## Exercise details
Rewrite these lines with every "camera" swapped for "viewer" and everything else unchanged. Leave the pictures out of your answer.

>> Begin Given records

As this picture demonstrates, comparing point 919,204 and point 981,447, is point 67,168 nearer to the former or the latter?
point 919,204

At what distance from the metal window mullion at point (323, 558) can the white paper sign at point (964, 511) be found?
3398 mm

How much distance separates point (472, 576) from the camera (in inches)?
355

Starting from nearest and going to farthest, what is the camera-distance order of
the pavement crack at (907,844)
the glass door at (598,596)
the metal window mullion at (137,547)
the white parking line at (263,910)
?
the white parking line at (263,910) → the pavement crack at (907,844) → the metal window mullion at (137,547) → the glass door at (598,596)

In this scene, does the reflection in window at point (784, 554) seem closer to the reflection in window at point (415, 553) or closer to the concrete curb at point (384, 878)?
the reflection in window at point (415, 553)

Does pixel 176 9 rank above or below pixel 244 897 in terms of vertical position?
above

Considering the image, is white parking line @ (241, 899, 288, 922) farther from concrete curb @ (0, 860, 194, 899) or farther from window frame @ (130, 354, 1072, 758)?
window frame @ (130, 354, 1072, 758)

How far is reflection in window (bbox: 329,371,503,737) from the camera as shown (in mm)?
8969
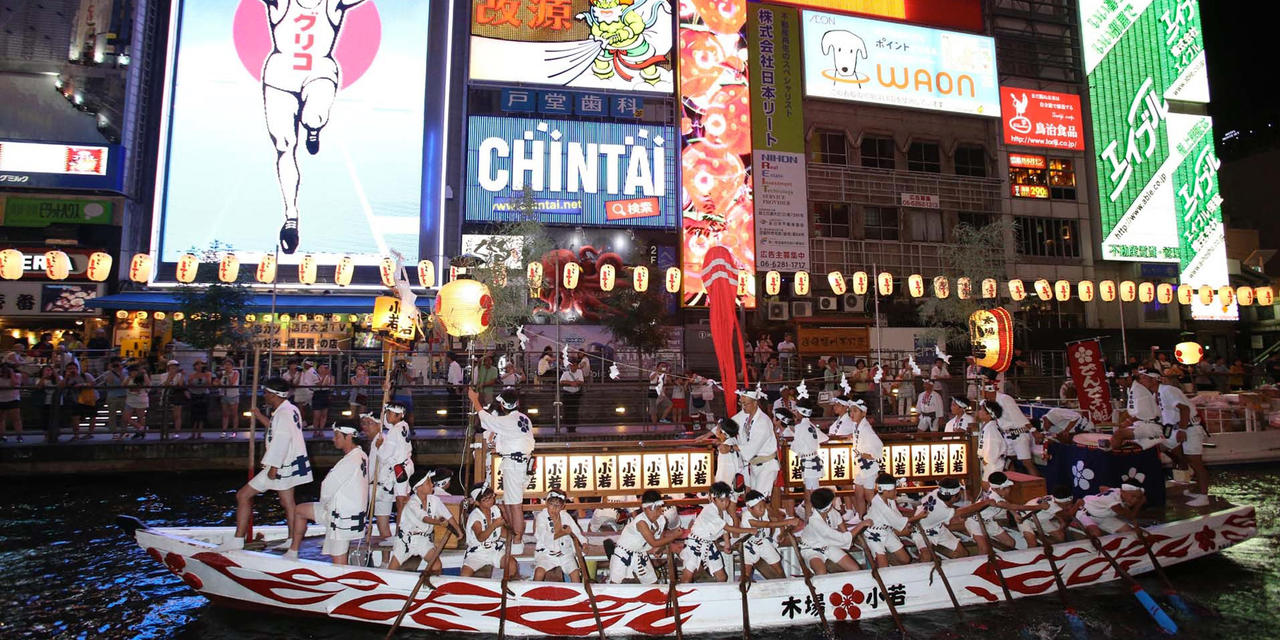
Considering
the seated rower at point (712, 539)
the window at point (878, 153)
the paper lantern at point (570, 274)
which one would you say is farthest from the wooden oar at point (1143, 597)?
the window at point (878, 153)

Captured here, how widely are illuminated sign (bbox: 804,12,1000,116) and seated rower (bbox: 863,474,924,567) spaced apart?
93.6ft

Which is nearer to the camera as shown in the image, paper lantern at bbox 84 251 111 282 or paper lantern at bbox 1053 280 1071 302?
paper lantern at bbox 84 251 111 282

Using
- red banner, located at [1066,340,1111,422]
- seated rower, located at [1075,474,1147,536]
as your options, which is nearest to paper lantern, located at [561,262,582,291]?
red banner, located at [1066,340,1111,422]

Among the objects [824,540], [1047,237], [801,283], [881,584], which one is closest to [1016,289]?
[1047,237]

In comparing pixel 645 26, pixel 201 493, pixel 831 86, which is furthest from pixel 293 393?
pixel 831 86

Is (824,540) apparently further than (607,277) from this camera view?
No

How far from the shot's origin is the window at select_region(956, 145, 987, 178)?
3631 centimetres

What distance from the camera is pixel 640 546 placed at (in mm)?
8211

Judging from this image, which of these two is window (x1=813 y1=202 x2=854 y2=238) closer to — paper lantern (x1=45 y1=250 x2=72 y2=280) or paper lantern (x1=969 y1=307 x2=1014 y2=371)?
paper lantern (x1=969 y1=307 x2=1014 y2=371)

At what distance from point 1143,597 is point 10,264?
29.9 m

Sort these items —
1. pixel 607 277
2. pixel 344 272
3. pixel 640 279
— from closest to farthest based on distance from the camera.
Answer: pixel 344 272 → pixel 607 277 → pixel 640 279

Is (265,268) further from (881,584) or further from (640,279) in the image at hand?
(881,584)

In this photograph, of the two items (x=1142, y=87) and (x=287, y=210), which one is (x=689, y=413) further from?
(x=1142, y=87)

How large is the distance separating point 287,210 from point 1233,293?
47.0 meters
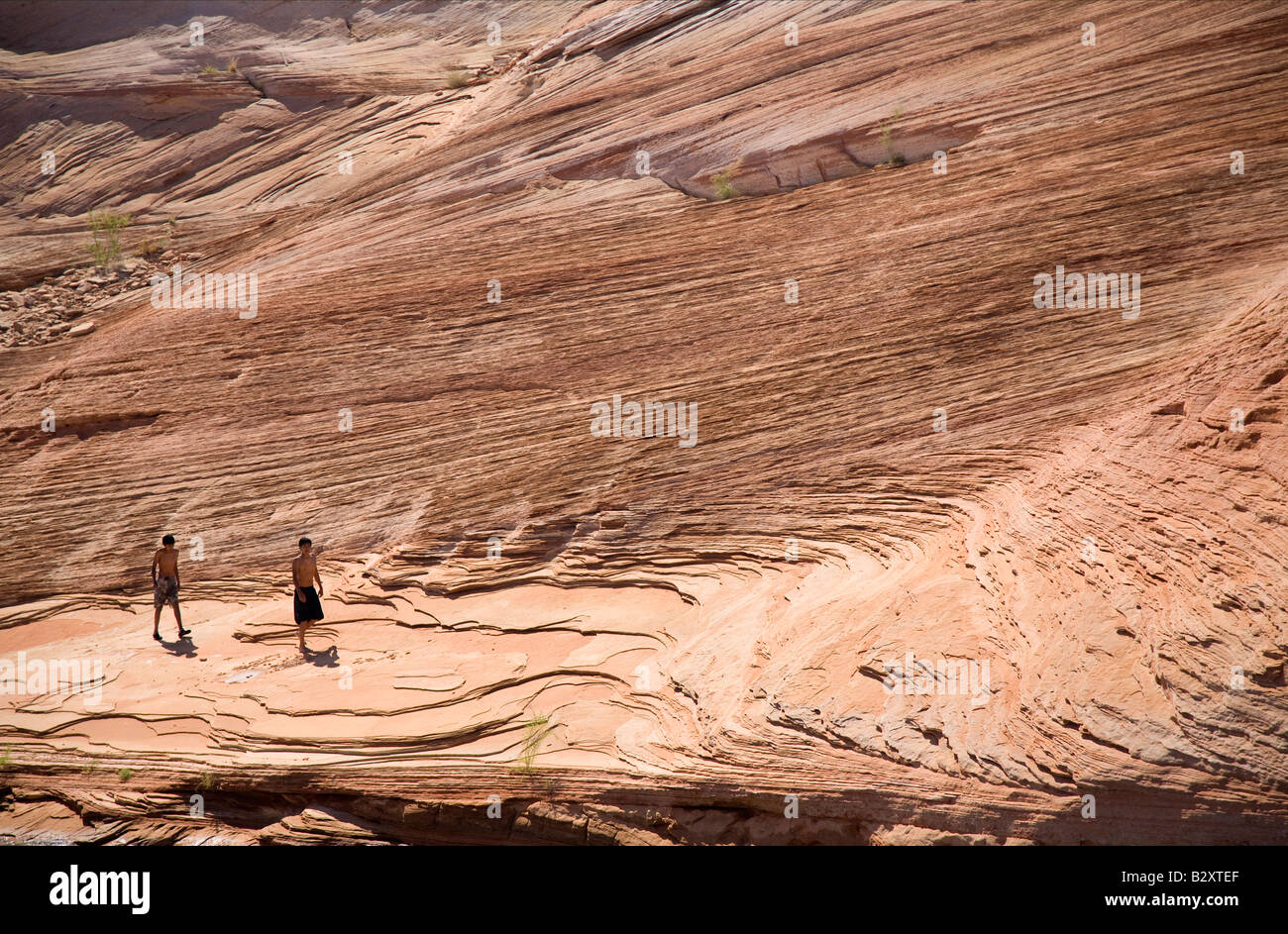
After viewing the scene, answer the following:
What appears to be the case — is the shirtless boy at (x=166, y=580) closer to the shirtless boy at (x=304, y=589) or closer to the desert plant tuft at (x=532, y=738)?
the shirtless boy at (x=304, y=589)

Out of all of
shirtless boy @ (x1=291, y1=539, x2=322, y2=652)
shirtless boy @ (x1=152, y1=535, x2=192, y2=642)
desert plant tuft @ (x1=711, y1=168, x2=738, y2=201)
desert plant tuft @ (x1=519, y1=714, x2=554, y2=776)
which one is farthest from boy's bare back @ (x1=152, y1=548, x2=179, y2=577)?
desert plant tuft @ (x1=711, y1=168, x2=738, y2=201)

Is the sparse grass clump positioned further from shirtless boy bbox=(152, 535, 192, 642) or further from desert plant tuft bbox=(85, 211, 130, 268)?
desert plant tuft bbox=(85, 211, 130, 268)

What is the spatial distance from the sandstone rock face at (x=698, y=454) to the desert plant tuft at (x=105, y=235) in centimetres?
32

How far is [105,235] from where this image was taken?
18.5 m

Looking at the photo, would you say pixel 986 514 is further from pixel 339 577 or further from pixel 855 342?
pixel 339 577

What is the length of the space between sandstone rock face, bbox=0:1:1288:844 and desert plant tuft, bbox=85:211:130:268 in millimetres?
315

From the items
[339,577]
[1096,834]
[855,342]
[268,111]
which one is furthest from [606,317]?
[268,111]

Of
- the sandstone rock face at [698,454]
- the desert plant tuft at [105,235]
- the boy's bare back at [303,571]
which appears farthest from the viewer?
the desert plant tuft at [105,235]

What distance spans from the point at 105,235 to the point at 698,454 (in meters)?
13.8

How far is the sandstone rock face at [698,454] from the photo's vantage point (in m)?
6.82

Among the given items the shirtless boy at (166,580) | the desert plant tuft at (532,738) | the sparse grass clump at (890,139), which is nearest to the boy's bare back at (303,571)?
the shirtless boy at (166,580)

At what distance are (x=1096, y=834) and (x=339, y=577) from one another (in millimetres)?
9604

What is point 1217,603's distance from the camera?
20.6ft

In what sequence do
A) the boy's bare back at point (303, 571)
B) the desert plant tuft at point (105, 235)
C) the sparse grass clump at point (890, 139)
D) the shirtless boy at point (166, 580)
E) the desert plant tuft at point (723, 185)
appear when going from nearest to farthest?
the boy's bare back at point (303, 571), the shirtless boy at point (166, 580), the sparse grass clump at point (890, 139), the desert plant tuft at point (723, 185), the desert plant tuft at point (105, 235)
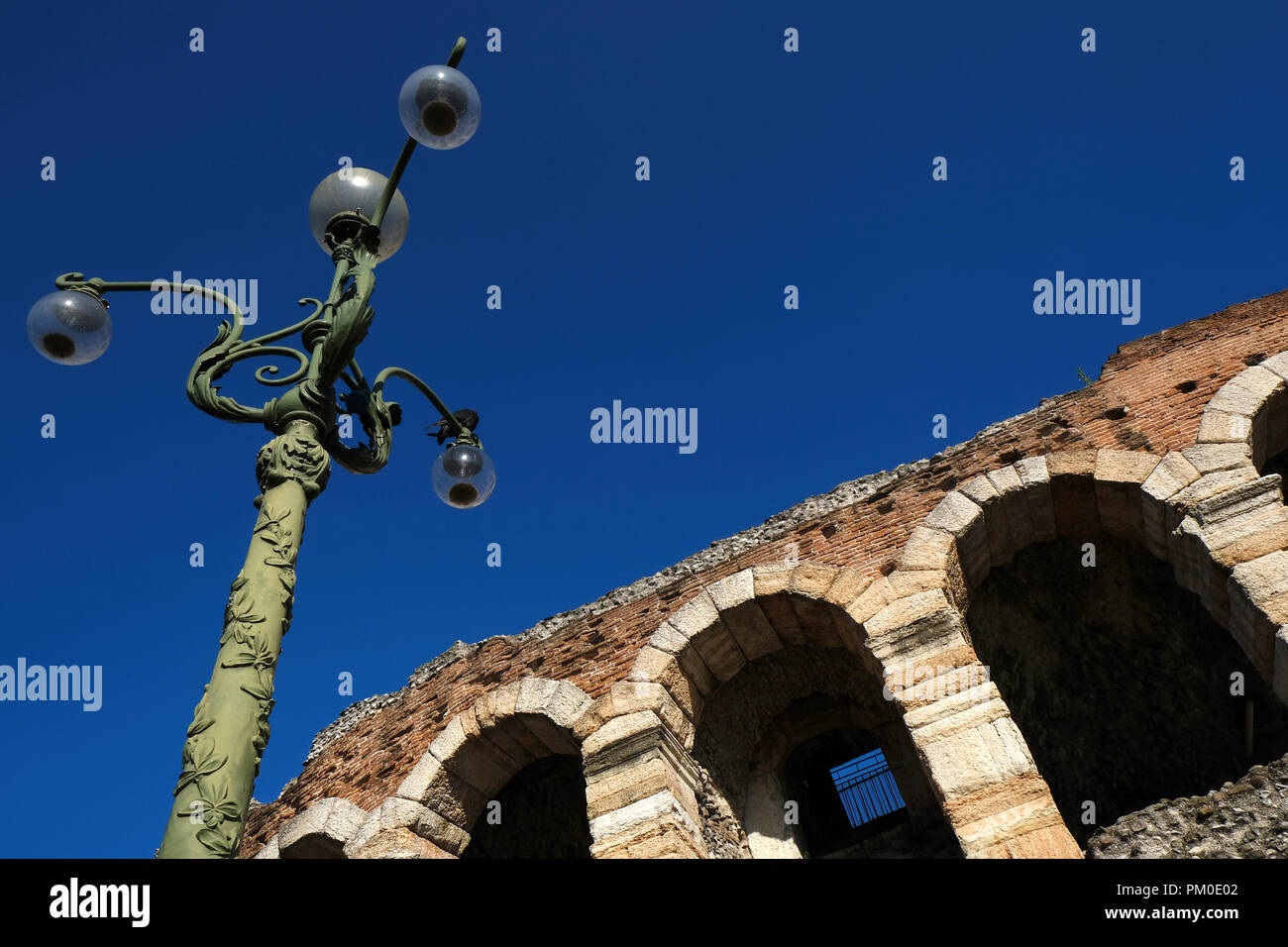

>> End Given records

## Exercise response
As this picture demonstrates, comparing point 919,204 and point 981,447, is point 67,168 nearer to the former or the latter?
point 919,204

At what distance from the metal window mullion at point (323, 558) can the white paper sign at point (964, 511) be found?
3398 mm

How much distance separates point (472, 576) from the viewer (in inches)?
355

Starting from nearest and going to farthest, what is the viewer-distance order of
the pavement crack at (907,844)
the glass door at (598,596)
the metal window mullion at (137,547)
the white parking line at (263,910)
?
the white parking line at (263,910) → the pavement crack at (907,844) → the metal window mullion at (137,547) → the glass door at (598,596)

In this scene, does the reflection in window at point (784, 554) seem closer to the reflection in window at point (415, 553) or closer to the concrete curb at point (384, 878)?
the reflection in window at point (415, 553)

Does pixel 176 9 rank above or below pixel 244 897 in terms of vertical position?
above

Considering the image, is white parking line @ (241, 899, 288, 922) farther from concrete curb @ (0, 860, 194, 899) or farther from window frame @ (130, 354, 1072, 758)?
window frame @ (130, 354, 1072, 758)

How far is reflection in window (bbox: 329,371,503,737) from the viewer as shown (in mm)?
8969
Considering
the seated rower at point (712, 539)
the window at point (878, 153)
the paper lantern at point (570, 274)
which one would you say is farthest from the wooden oar at point (1143, 597)?
the window at point (878, 153)

Captured here, how widely are illuminated sign (bbox: 804,12,1000,116) and seated rower (bbox: 863,474,924,567) spaced apart?
93.6ft

Which is nearer to the viewer as shown in the image, paper lantern at bbox 84 251 111 282 or paper lantern at bbox 1053 280 1071 302?
paper lantern at bbox 84 251 111 282

Using
- red banner, located at [1066,340,1111,422]
- seated rower, located at [1075,474,1147,536]
as your options, which is nearest to paper lantern, located at [561,262,582,291]?
red banner, located at [1066,340,1111,422]

Among the objects [824,540], [1047,237], [801,283], [881,584], which one is closest to [1016,289]?
[1047,237]

In comparing pixel 645 26, pixel 201 493, pixel 831 86, which is furthest from pixel 293 393?
pixel 831 86

Is (824,540) apparently further than (607,277) from this viewer view?
No

How far from the shot's origin is the window at select_region(956, 145, 987, 178)?
3631 centimetres

What distance from the viewer is pixel 640 546 placed at (in mm)?
8211

Judging from this image, which of these two is window (x1=813 y1=202 x2=854 y2=238) closer to — paper lantern (x1=45 y1=250 x2=72 y2=280) or paper lantern (x1=969 y1=307 x2=1014 y2=371)?
paper lantern (x1=969 y1=307 x2=1014 y2=371)

At what distance from point 1143,597 is point 10,264?
29.9 m

Sort these items —
1. pixel 607 277
2. pixel 344 272
3. pixel 640 279
— from closest to farthest based on distance from the viewer.
Answer: pixel 344 272 → pixel 607 277 → pixel 640 279

Is (265,268) further from (881,584) or further from (640,279) in the image at hand?
(881,584)

In this photograph, of the two items (x=1142, y=87) and (x=287, y=210), which one is (x=689, y=413) further from?
(x=1142, y=87)

How large is the distance separating point 287,210 from point 1233,293?
47.0 meters
After viewing the scene, answer the following:
What appears to be the case — is the shirtless boy at (x=166, y=580) closer to the shirtless boy at (x=304, y=589) or closer to the desert plant tuft at (x=532, y=738)?
the shirtless boy at (x=304, y=589)

Out of all of
shirtless boy @ (x1=291, y1=539, x2=322, y2=652)
shirtless boy @ (x1=152, y1=535, x2=192, y2=642)
desert plant tuft @ (x1=711, y1=168, x2=738, y2=201)
desert plant tuft @ (x1=519, y1=714, x2=554, y2=776)
which one is farthest from boy's bare back @ (x1=152, y1=548, x2=179, y2=577)?
desert plant tuft @ (x1=711, y1=168, x2=738, y2=201)

Is the sparse grass clump positioned further from shirtless boy bbox=(152, 535, 192, 642) or further from desert plant tuft bbox=(85, 211, 130, 268)?
desert plant tuft bbox=(85, 211, 130, 268)

What is the spatial distance from the sandstone rock face at (x=698, y=454) to the desert plant tuft at (x=105, y=235) in centimetres?
32

How far is [105,235] from where this image was taken?
18.5 m

Looking at the photo, would you say pixel 986 514 is further from pixel 339 577 or further from pixel 855 342?
pixel 339 577

What is the length of the space between sandstone rock face, bbox=0:1:1288:844 and desert plant tuft, bbox=85:211:130:268 in millimetres?
315

From the items
[339,577]
[1096,834]
[855,342]
[268,111]
which one is furthest from [606,317]?
[268,111]

Of
- the sandstone rock face at [698,454]
- the desert plant tuft at [105,235]
- the boy's bare back at [303,571]
which appears farthest from the viewer?
the desert plant tuft at [105,235]

What distance spans from the point at 105,235 to the point at 698,454 (in meters)?
13.8

How far is the sandstone rock face at [698,454] from the photo's vantage point (in m)?
6.82

Among the given items the shirtless boy at (166,580) | the desert plant tuft at (532,738) | the sparse grass clump at (890,139), which is nearest to the boy's bare back at (303,571)?
the shirtless boy at (166,580)

At what distance are (x=1096, y=834) and (x=339, y=577) from one another (in millimetres)?
9604

What is point 1217,603's distance from the viewer?
20.6ft

In what sequence do
A) the boy's bare back at point (303, 571)
B) the desert plant tuft at point (105, 235)
C) the sparse grass clump at point (890, 139)
D) the shirtless boy at point (166, 580)
E) the desert plant tuft at point (723, 185)
appear when going from nearest to farthest?
the boy's bare back at point (303, 571), the shirtless boy at point (166, 580), the sparse grass clump at point (890, 139), the desert plant tuft at point (723, 185), the desert plant tuft at point (105, 235)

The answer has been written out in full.